Het Centraal Bureau Levensmiddelenbedrijven (CBL) heeft hierover een brief geschreven. Het CBL stelt dat het amendement tot consequentie heeft dat ook in alle supermarkten waar UAD-middelen mogen worden verkocht, alle caissières verplicht worden om altijd aan klanten te vragen of zij nog advies willen. Het CBL stelt dat deze verplichte «kassacheck» gaat leiden tot irritatie bij klanten en personeel omdat de meeste mensen geen prijs stellen op advies. Bovendien acht het CBL het niet goed voorstelbaar dat klanten in de rij bij de supermarkt met caissières hierover willen gaan praten. Caissières zouden overigens eerst de opleiding tot (assistent) drogist moeten volgen voordat zij bevoegd zijn om advies te geven.

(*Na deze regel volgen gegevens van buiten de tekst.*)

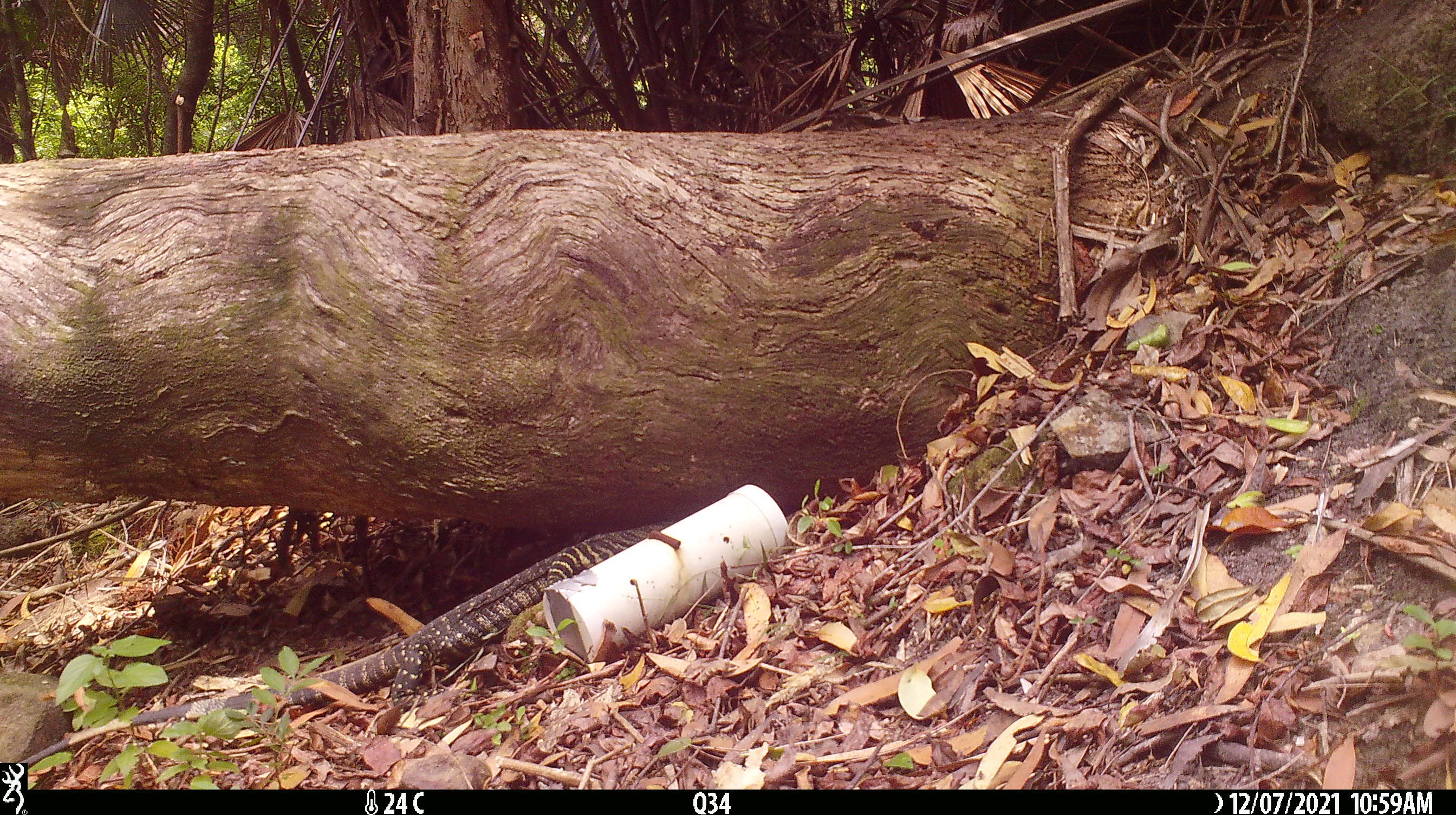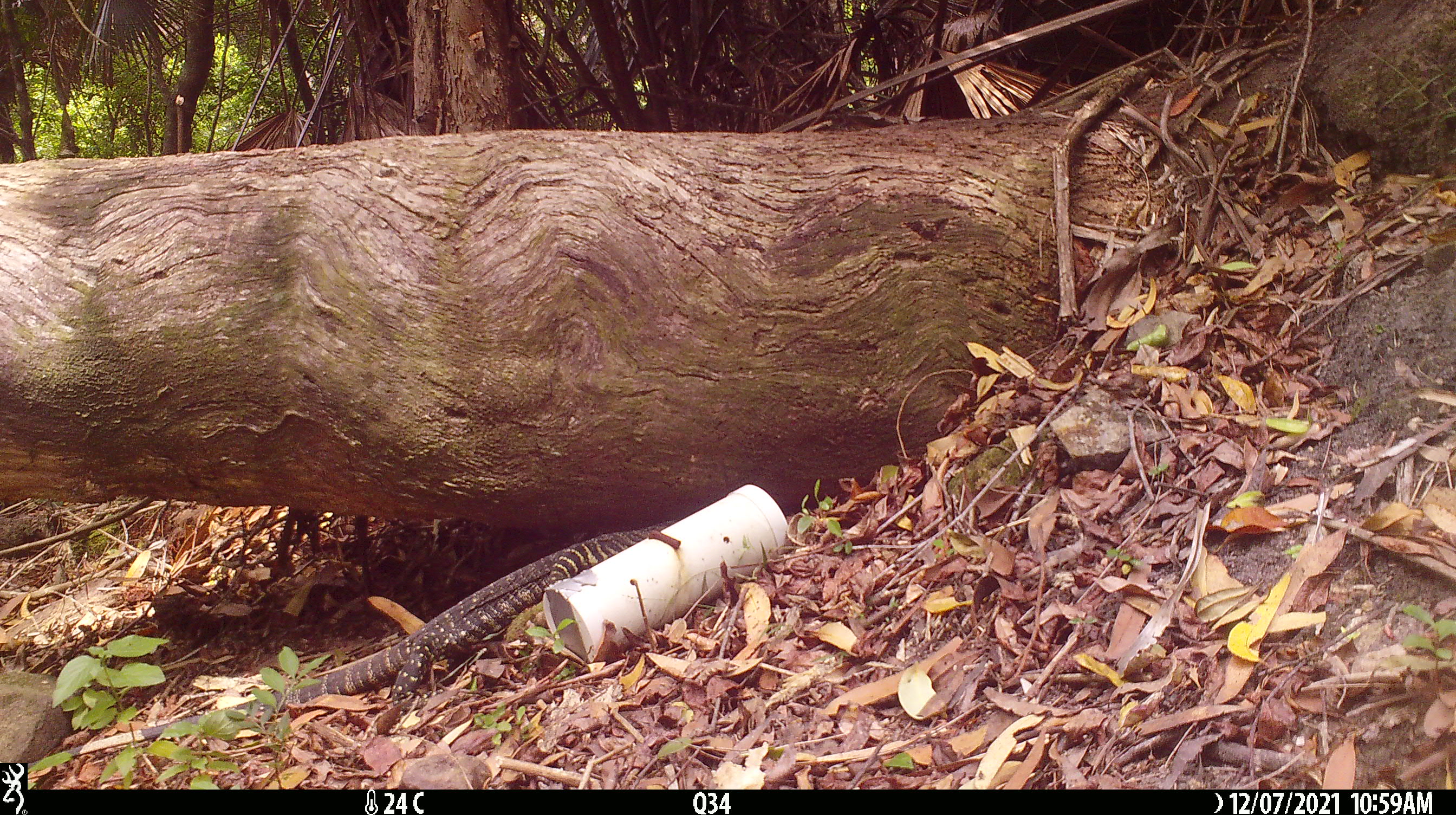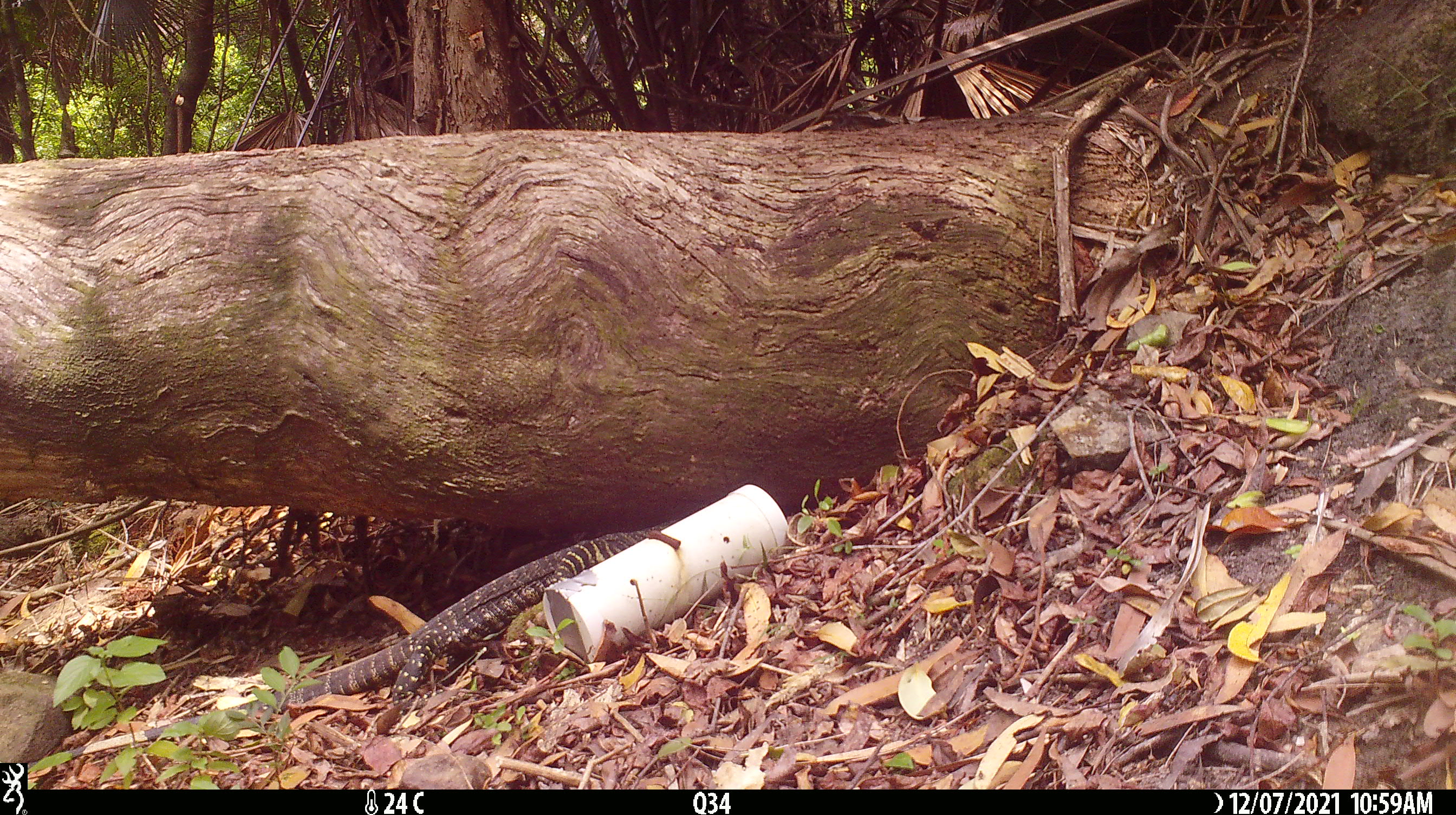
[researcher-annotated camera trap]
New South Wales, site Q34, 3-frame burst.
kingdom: Animalia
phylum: Chordata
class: Reptilia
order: Squamata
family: Varanidae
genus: Varanus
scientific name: Varanus varius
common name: lace monitor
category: goanna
Goanna (lace monitor) (Varanus varius).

Ik heb in mijn brief van 3 april jl. aangegeven geen bezwaar te hebben tegen dit amendement. Daarbij had ik het punt dat het CBL thans onder de aandacht brengt echter niet verdisconteerd. Daarom wil ik mijn zienswijze op amendement 84 in die zin nuanceren, dat ik de door het CBL geschetste consequenties onwenselijk zou vinden. Ik zou mij kunnen voorstellen dat dit in sommige drogisterijen ook tot problemen leidt.

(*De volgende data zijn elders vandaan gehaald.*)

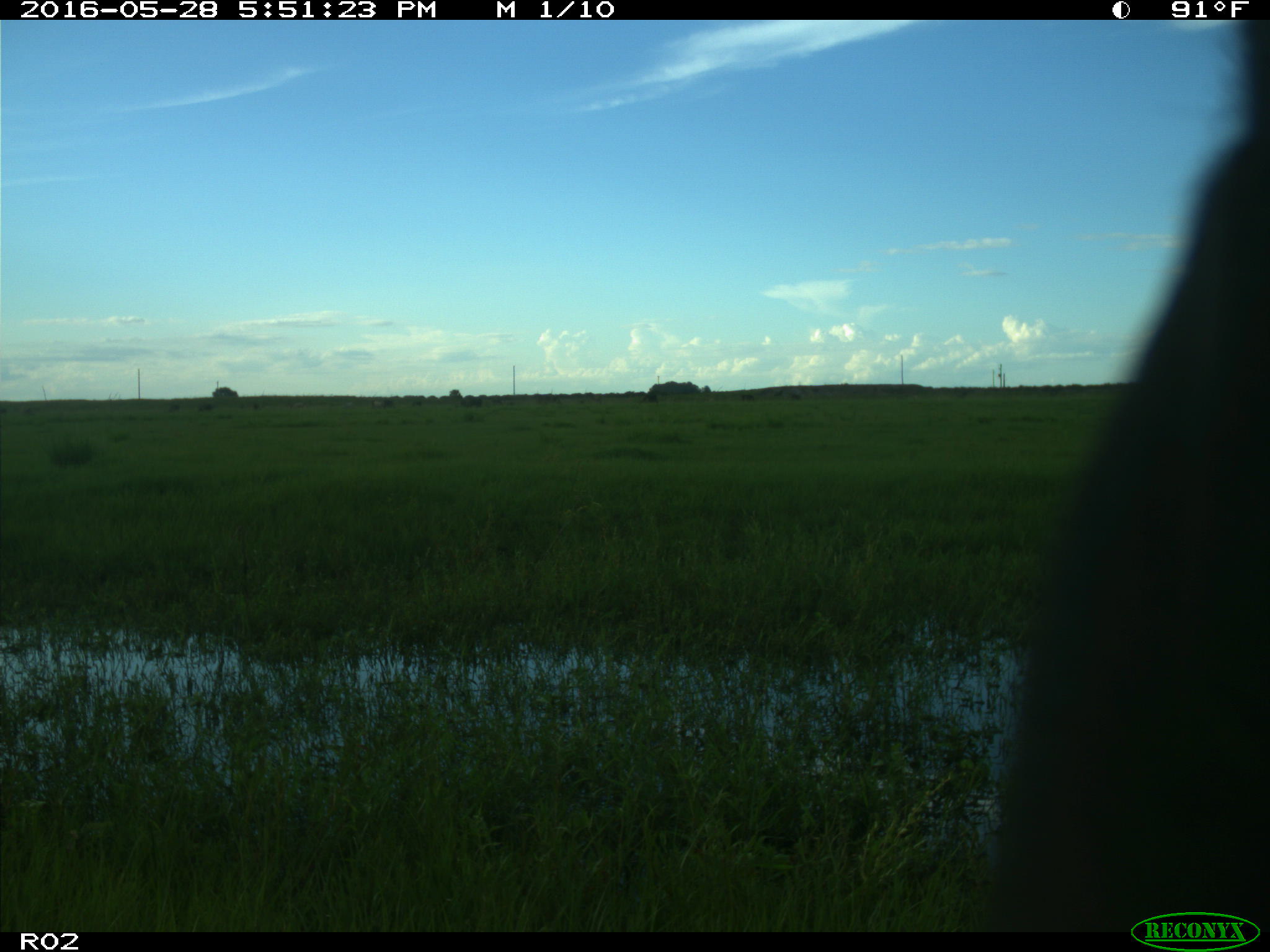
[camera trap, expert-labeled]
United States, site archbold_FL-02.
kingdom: Animalia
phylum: Chordata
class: Mammalia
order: Artiodactyla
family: Bovidae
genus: Bos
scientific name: Bos taurus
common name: domestic cow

Ik wil de leden van de SGP-fractie daarom verzoeken het amendement zo aan te passen, dat de «kassacheck» ook op een andere wijze kan plaatsvinden, bijvoorbeeld door middel van borden bij de kassa.

Amendement 83 (Schippers)

Amendement 83 strekt ertoe dat groothandelaren uit andere lidstaten geen belemmeringen zullen ondervinden bij het leveren en betrekken van geneesmiddelen in of uit Nederland.

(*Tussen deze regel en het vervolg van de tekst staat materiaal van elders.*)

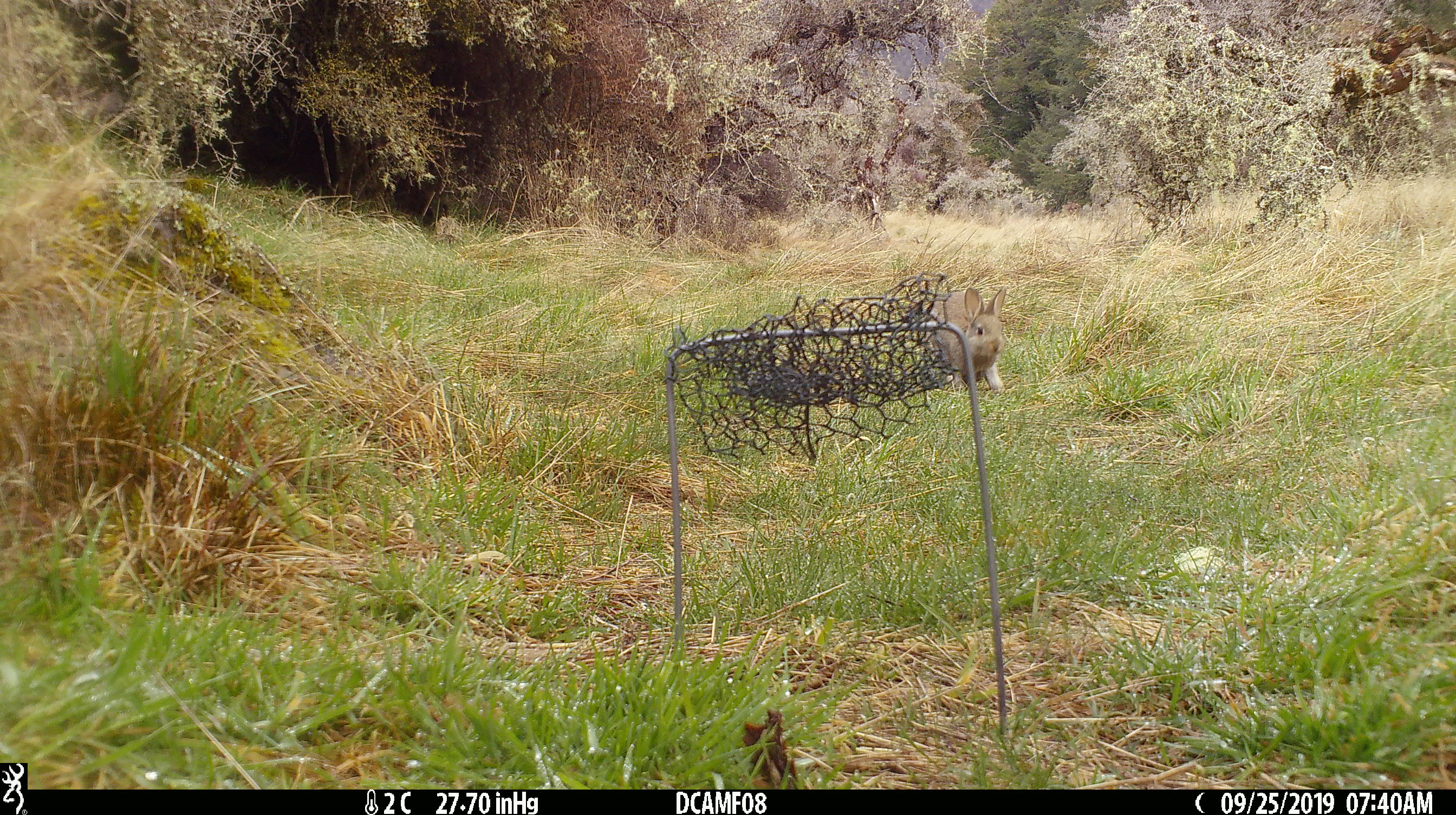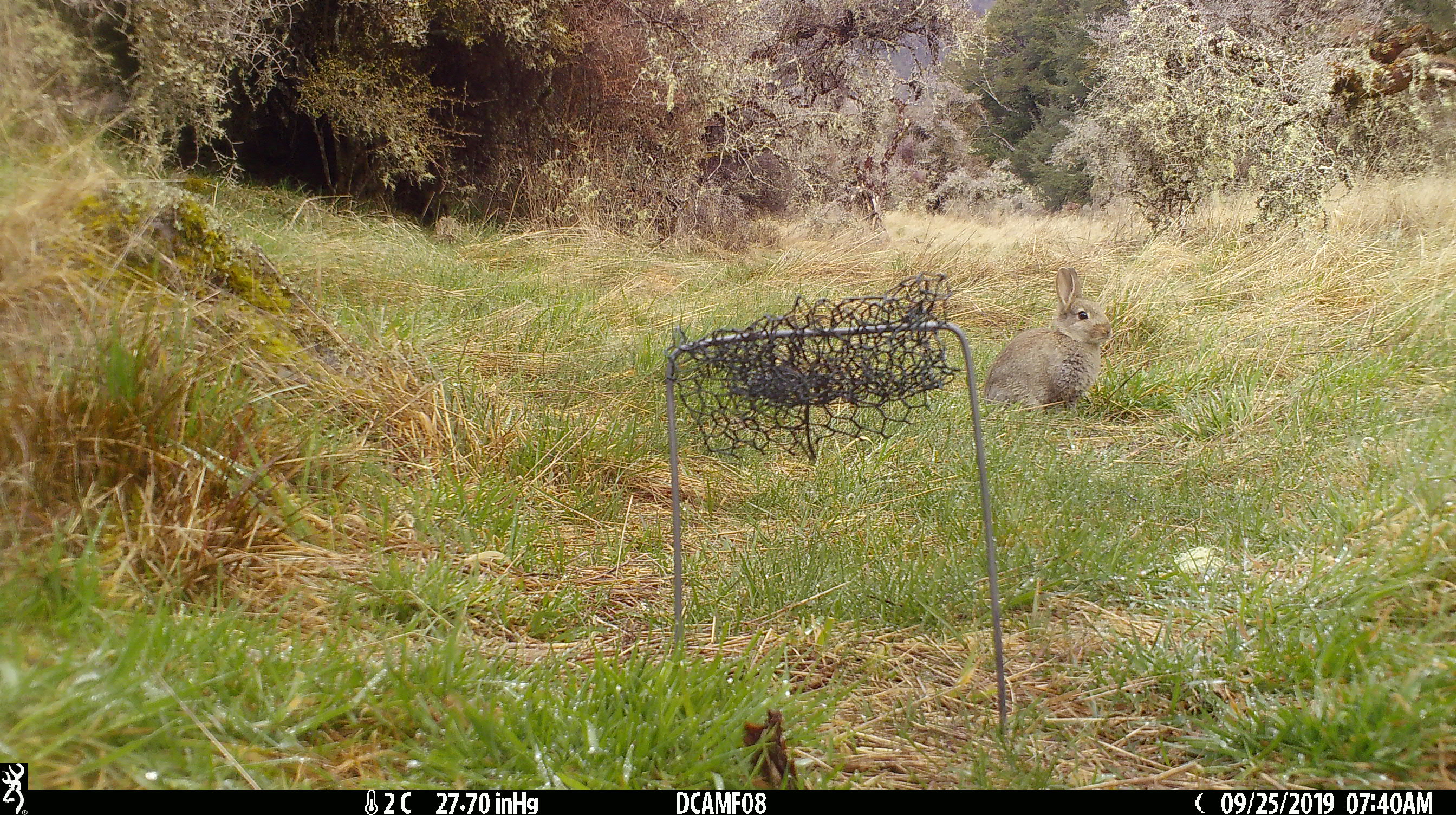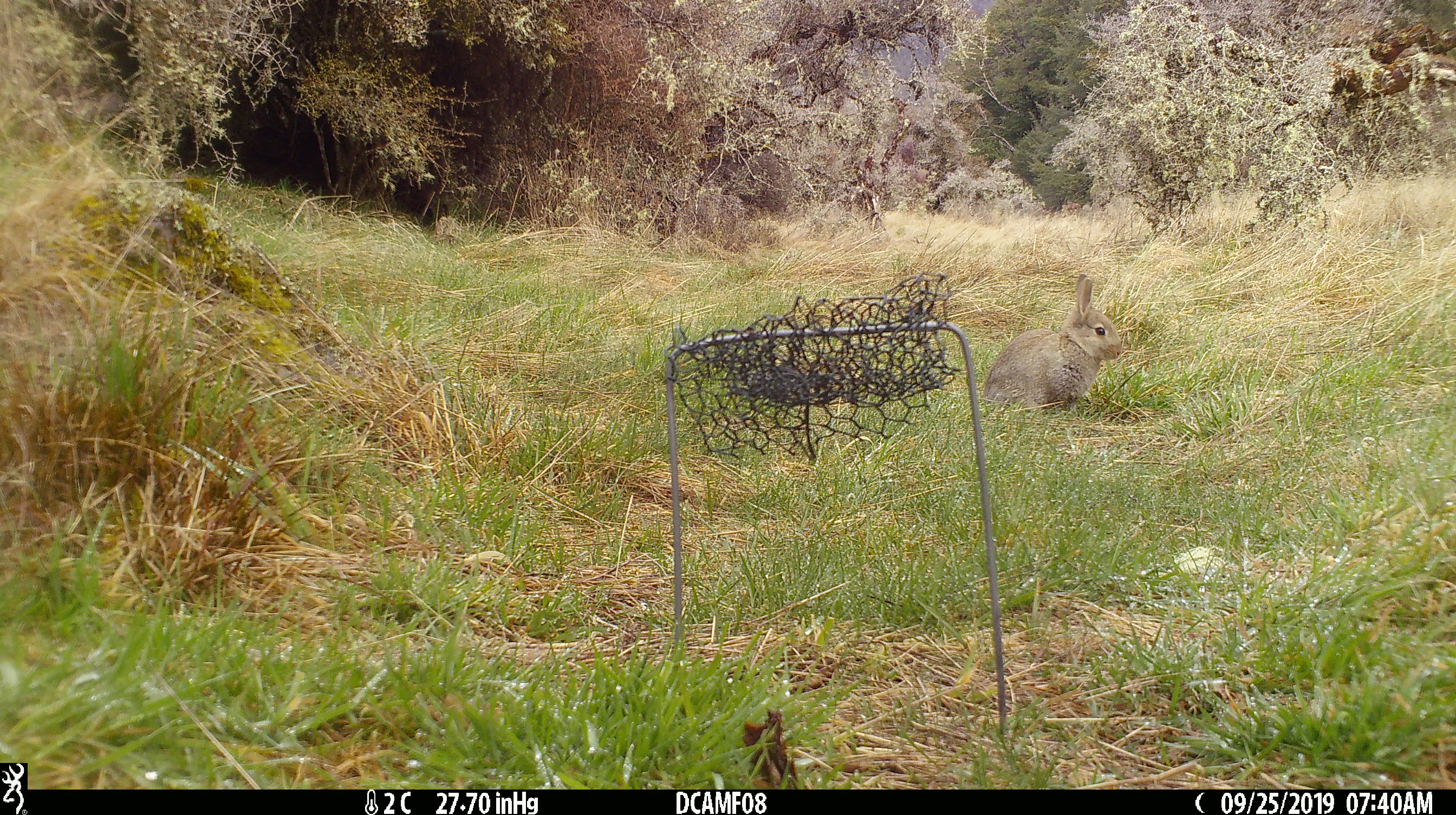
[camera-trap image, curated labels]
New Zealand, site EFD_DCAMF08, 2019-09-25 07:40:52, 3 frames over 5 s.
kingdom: Animalia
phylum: Chordata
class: Mammalia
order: Lagomorpha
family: Leporidae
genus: Oryctolagus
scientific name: Oryctolagus cuniculus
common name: european rabbit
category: rabbit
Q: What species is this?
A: Rabbit (european rabbit) (Oryctolagus cuniculus).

Uit de toelichting bij dit amendement zou echter tevens kunnen worden opgemaakt dat de groothandelaar uit een andere lidstaat geen vergunning nodig heeft voor het starten van een groothandel in Nederland. Ik hecht eraan op te merken dat dit niet het geval is. Andersom geldt dat ook: de Nederlandse groothandelaar die in een andere lidstaat een groothandel wil starten, heeft in die andere lidstaat een vergunning nodig.